Coverdale's translation of the Psalms (based on Luther's version and the Latin Vulgate) have a particular importance in the history of the English Bible. His translation is still used in the Anglican Book of Common Prayer. It is the most familiar translation for many in the Anglican Communion worldwide, particularly those in collegiate and cathedral churches. Many musical settings of the psalms also make use of the Coverdale translation. For example Coverdale's renderings are used in Handel's Messiah, based on the Prayer Book Psalter rather than the King James Bible version. His translation of the Roman Canon is still used in some Anglican and Anglican Use Roman Catholic churches. Less well known is Coverdale's early involvement in hymn books. Celia Hughes believes that in the days of renewed biblical suppression after 1543, the most important work of Coverdale, apart from his principal Bible translation, was his "Ghostly Psalms and Spiritual Songs" . This she calls "the first English hymn book" and "the only one until the publication of the collection by Sternhold and Hopkins." (This was more than twenty years later). The undated print probably was done parallel to his Bible translation in 1535. Coverdale's first three hymns are based on the Latin Veni Creator Spiritus, preceding its other English translations such as that of 1625 by Bishop J. Cosin by more than ninety years.[note 18] However, the majority of the hymns are based on the Protestant hymnbooks from Germany, particularly Johann Walter's settings of Martin Luther's hymns such as Ein feste Burg. Coverdale intended his "godly songs" for "our young men ... and our women spinning at the wheels." Thus Hughes argues that he realised that for the less-privileged, his scriptural teaching could be learnt and retained more readily by song rather than by direct access to the Bible, which could often be prohibited. However, his hymnbook also ended up on the list of forbidden books in 1539 and only one complete copy of it survives which is today held in The Queen's College, Oxford. Two fragments survived as binding material and are now in the Bodleian Library, Oxford, and in the Beinecke Library, Yale.

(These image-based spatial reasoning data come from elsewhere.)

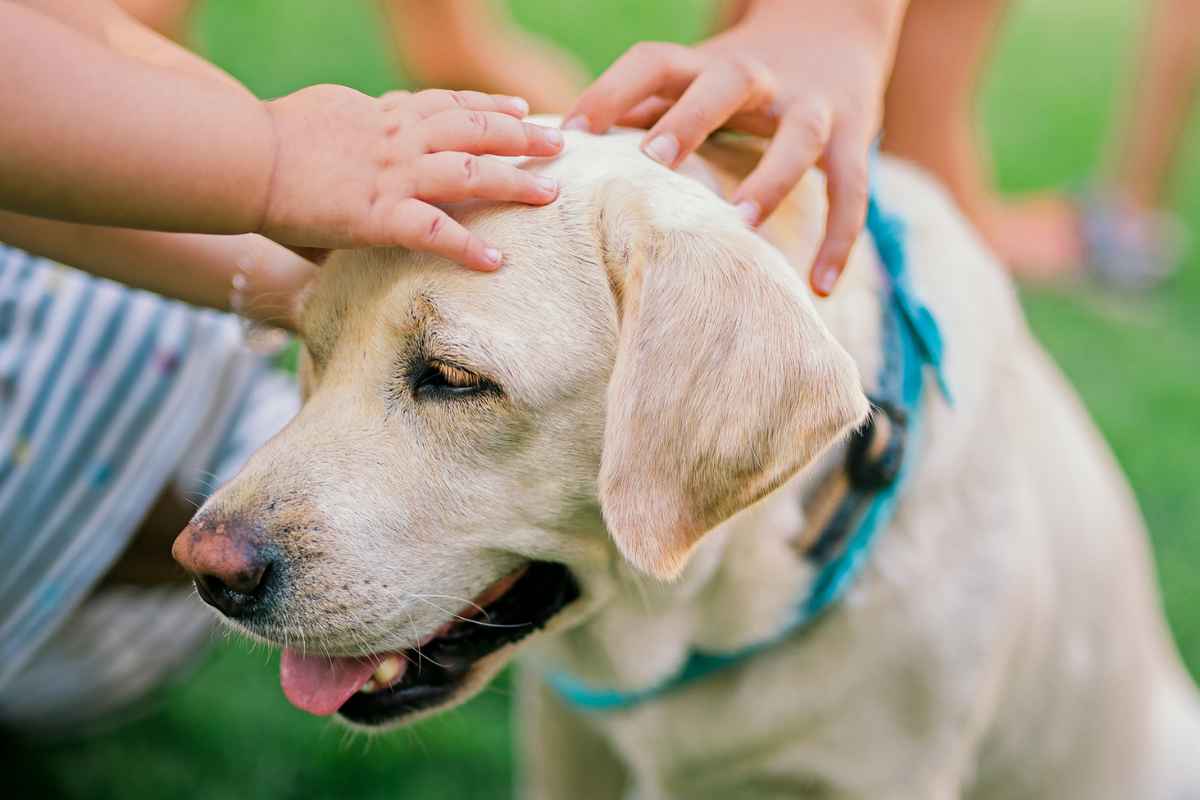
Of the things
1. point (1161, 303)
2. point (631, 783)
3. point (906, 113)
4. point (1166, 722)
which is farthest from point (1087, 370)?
point (631, 783)

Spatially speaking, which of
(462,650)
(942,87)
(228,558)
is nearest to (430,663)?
(462,650)

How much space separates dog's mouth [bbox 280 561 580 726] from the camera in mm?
1811

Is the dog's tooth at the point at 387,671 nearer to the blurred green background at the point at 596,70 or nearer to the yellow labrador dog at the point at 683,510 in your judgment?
the yellow labrador dog at the point at 683,510

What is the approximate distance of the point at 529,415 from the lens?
1.61 m

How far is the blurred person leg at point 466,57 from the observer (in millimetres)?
5809

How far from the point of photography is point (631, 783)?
8.95 ft

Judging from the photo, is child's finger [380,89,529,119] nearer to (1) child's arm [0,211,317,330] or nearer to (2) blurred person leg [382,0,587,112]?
(1) child's arm [0,211,317,330]

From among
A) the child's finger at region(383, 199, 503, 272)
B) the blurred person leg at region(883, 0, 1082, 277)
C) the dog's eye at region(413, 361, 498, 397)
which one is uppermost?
the child's finger at region(383, 199, 503, 272)

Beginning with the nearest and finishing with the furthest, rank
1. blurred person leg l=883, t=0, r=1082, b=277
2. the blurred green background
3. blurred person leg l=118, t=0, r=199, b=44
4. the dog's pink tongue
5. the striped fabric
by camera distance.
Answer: the dog's pink tongue
the striped fabric
the blurred green background
blurred person leg l=118, t=0, r=199, b=44
blurred person leg l=883, t=0, r=1082, b=277

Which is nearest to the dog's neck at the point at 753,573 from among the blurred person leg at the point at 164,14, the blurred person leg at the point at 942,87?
the blurred person leg at the point at 164,14

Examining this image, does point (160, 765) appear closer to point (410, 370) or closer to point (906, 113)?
point (410, 370)

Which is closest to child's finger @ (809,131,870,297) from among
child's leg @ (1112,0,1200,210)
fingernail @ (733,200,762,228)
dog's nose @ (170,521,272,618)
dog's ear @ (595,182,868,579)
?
fingernail @ (733,200,762,228)

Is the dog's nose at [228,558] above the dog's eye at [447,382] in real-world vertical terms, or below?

David Daniell, 'Coverdale, Miles (1488-1569)', Oxford Dictionary of National Biography, Oxford University Press, 2004; online edn, October 2009 accessed 15 February 2015.
Coverdale is honoured, together with William Tyndale, with a feast day on the liturgical calendar of the Episcopal Church (USA) on 6 October. His extensive contacts with English and Continental Reformers was integral to the development of successive versions of the bible in the English language.